What other countries can do

  • Invest in integrated energy systems that make the grid more resilient, so both industrial hubs and underserved communities have more reliable power.
  • Invest in the skills to design, build, and maintain those systems, so you can scale solutions faster and keep them running.

4. Innovative financing models can also be more inclusive

The cost of deploying energy access solutions in Africa, especially in remote and underserved areas, is often prohibitively high. Meeting the climate commitments in Nationally Determined Contributions (NDCs) puts an extra burden on public budgets. Yet Africa receives only 3% of the climate finance for developing countries and overseas development aid is down 11%.

Countries are addressing the shortfall by mobilizing domestic funds, finding innovative financial models and building strategic partnerships. The Africa Initiative has helped 39 countries find over €4.2 billion in extra revenue. African innovators such as Kenya’s M-KOPA and Uganda’s Fenix International are also reaching millions of homes with mobile-enabled, Pay-As-You-Go solar power and appliance financing.

Meanwhile, alliances like the Africa Alliance of Multilateral Financial Institutions (AAMFIs) and Mission 300 are mobilizing blended finance through public-private partnerships (PPPs), local currency financing, green bonds and more.

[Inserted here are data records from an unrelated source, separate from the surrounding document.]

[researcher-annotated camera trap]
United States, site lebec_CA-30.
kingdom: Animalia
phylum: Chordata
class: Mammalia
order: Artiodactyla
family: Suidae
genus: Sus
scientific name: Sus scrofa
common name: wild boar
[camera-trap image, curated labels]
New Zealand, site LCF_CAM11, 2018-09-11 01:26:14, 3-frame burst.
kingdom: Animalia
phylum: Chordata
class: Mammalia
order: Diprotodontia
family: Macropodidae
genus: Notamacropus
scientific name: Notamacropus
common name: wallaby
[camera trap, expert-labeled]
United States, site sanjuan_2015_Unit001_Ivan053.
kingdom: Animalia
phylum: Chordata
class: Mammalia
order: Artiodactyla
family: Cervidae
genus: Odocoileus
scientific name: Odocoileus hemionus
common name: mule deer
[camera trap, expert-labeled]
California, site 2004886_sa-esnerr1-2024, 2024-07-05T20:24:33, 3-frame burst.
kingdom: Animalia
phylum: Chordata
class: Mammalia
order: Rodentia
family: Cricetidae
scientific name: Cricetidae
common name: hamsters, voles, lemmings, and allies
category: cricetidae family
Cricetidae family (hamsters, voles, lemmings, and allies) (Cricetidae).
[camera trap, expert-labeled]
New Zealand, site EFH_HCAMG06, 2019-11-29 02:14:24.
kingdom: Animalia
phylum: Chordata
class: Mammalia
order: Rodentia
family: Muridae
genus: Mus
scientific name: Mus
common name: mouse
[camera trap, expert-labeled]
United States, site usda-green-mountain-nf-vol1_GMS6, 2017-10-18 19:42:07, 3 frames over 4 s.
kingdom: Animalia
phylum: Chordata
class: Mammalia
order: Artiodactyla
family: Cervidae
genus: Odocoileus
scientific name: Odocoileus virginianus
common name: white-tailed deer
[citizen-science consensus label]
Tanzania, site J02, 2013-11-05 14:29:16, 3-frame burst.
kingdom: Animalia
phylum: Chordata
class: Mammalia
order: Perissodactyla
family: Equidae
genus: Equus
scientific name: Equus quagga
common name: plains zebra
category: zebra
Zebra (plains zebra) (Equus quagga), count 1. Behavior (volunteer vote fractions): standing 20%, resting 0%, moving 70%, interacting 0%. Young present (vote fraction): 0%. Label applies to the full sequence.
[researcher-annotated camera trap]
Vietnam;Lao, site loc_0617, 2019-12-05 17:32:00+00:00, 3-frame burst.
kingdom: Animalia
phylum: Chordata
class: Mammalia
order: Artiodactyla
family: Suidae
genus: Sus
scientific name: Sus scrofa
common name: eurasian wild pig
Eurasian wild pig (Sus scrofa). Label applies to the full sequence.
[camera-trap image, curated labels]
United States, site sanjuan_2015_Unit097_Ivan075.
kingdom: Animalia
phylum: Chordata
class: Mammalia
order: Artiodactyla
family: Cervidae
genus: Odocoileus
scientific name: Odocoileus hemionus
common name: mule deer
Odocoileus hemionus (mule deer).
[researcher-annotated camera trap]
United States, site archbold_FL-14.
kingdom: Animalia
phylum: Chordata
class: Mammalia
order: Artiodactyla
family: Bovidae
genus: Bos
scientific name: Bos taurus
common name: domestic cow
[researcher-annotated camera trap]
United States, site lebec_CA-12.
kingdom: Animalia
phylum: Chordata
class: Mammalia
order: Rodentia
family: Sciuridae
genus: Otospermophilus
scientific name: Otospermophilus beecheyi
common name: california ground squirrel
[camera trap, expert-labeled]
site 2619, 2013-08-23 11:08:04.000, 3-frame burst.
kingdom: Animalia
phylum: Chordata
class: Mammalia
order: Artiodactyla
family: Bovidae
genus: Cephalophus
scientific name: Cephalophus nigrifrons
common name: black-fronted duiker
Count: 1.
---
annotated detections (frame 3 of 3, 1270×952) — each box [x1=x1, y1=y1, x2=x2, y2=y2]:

What other countries can do

  • Adapt and replicate these models in regions with large, underserved populations. The models should work across borders and be backed by strong national leadership.
  • Democratize access to clean energy by tailoring inclusive, flexible payment systems to the cash flows of poor and vulnerable households.

5. Energy access must address the needs of those it affects the most

For many communities, the critical issue isn’t energy access. It’s what energy enables, and for whom. Energy poverty disproportionately affects women, children, and young people, so solutions must factor in their needs and measure real-life improvements. That way, energy access becomes a driver of social and economic progress.

Across Africa, there are powerful examples of how tying energy policy directly to health, education and work multiplies its impact. In rural Ghana, electrification has dramatically reduced maternal mortality by allowing clinics to provide 24-hour emergency care. Solar-powered irrigation pumps in Ethiopia have stabilized the water supply, improving agriculture and food security. And in Nigeria, youth-led startups are bringing power to small and medium enterprises in markets, directly boosting livelihoods.

What other countries can do

  • Consider human impacts and prioritize social transformation over technical metrics when setting energy planning standards – regional, national and global.
  • Embed energy in the broader human development agenda by measuring success in terms of school attendance, healthier families, thriving farms, and digital inclusion.

A dual challenge

African countries must not only make energy more widely available; they must also minimize the impact of this progress on global warming. With less than 4% of global emissions currently originating from Africa, the continent has an opportunity to deliver inclusive, climate-smart energy access at scale. It could even become the world’s first truly green region. Other countries could learn a lot from its innovative approach.